À l’avant-dernier jour de la campagne électorale, le candidat Romuald Wadagni a intensifié sa proximité avec les populations, multipliant les rencontres dans le département de l’Atlantique. Ce jeudi 9 avril 2026, aux côtés de sa colistière Mariam Chabi Talata, il a animé six meetings dans les communes de Abomey-Calavi, Zê et Sô-Ava, dans une ambiance marquée par une forte mobilisation populaire.
Une étape riche en émotions et en adhésion populaire
La journée de campagne a été marquée par une ferveur exceptionnelle sur le terrain. À Sô-Ava, la parade spectaculaire de pirogues a offert un accueil aussi symbolique que chaleureux au duo candidat. Dans la commune d’Abomey-Calavi, notamment au marché de Cococodji, les femmes commerçantes ont exprimé leur soutien dans une ambiance de liesse populaire.
De Zê à Hèvié, l’adhésion des populations s’est révélée massive. Partout, les messages de soutien ont convergé vers un même objectif : porter le duo Wadagni–Talata à la tête du pays au soir du scrutin du 12 avril 2026.
Cette mobilisation confirme l’ancrage progressif de leur projet de société dans le département de l’Atlantique.
Cotonou, théâtre d’une clôture « royale »
Pour l’ultime journée de campagne, le duo a choisi la capitale économique, Cotonou, comme point d’orgue de son périple électoral. Trois grands meetings stratégiques y sont prévus afin de couvrir les principales zones de la ville.
Tout indique que Cotonou s’apprête à vivre une mobilisation d’envergure. Les coordinations locales et les mouvements de soutien ont mis en place un dispositif impressionnant pour offrir aux candidats un accueil à la hauteur des enjeux. Cette clôture s’annonce comme l’un des moments forts de la campagne, avec l’ambition d’inscrire durablement cette journée dans les mémoires.
Une campagne de proximité et d’innovation saluée
Après quinze jours de campagne intensive, le duo Wadagni–Talata peut se prévaloir d’un parcours remarquable. Les chiffres témoignent de l’ampleur de la mobilisation : 12 départements parcourus, plus de 50 meetings organisés et plus de 5 000 kilomètres sillonnés à travers le pays, des grandes villes aux localités les plus enclavées.
Au fil de cette tournée nationale, Romuald Wadagni a consolidé sa stature, opérant une transformation notable. Longtemps perçu comme un technocrate rigoureux, il s’est affirmé comme un leader politique accessible, à l’écoute et proche des réalités quotidiennes des citoyens.
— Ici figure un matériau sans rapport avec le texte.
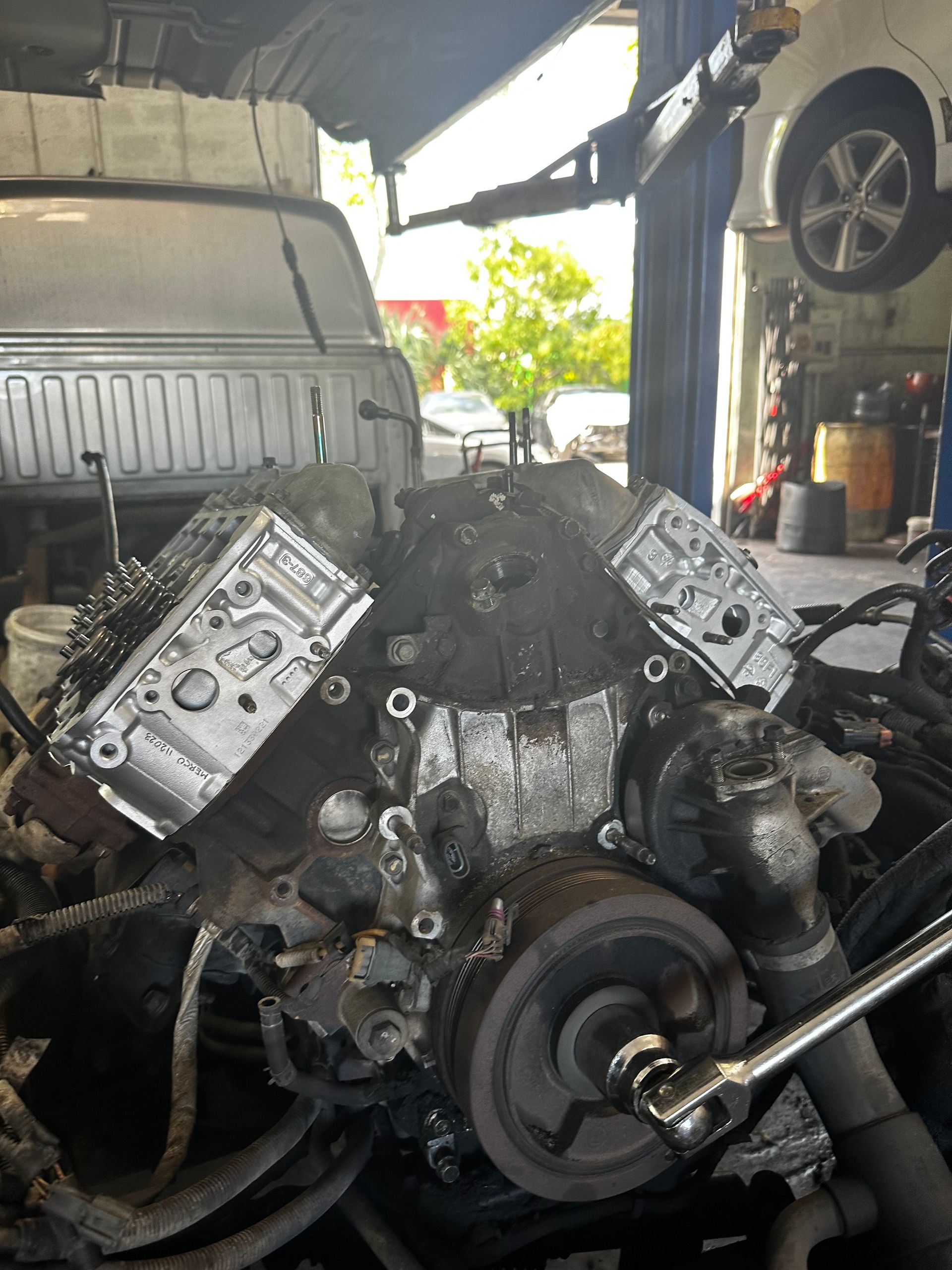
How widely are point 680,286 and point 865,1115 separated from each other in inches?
100

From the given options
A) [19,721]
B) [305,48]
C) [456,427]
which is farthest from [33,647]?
[456,427]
Sa campagne s’est également distinguée par une approche innovante. Privilégiant les échanges directs avec les populations, il a opté pour une pédagogie adaptée à chaque localité, rompant avec les discours traditionnels pour instaurer un dialogue plus concret et participatif.
Une dynamique d’unité autour de sa candidature
Autre fait marquant : l’élargissement de sa base de soutien. Au-delà des formations de la mouvance présidentielle, notamment Union Progressiste le Renouveau, Bloc Républicain et Moele-Bénin, le candidat a bénéficié de ralliements significatifs venus d’autres horizons politiques.
Des figures de l’opposition ainsi que plusieurs centrales et confédérations syndicales ont affiché leur soutien, contribuant à renforcer l’image d’une candidature fédératrice, portée par une dynamique d’unité nationale.
Vers une conquête de la Marina ?
À quelques heures de la fin de la campagne, tous les indicateurs semblent au vert pour le duo Wadagni–Talata. Entre mobilisation populaire, stratégie de proximité et élargissement des soutiens, Romuald Wadagni apparaît désormais comme un prétendant sérieux à la magistrature suprême.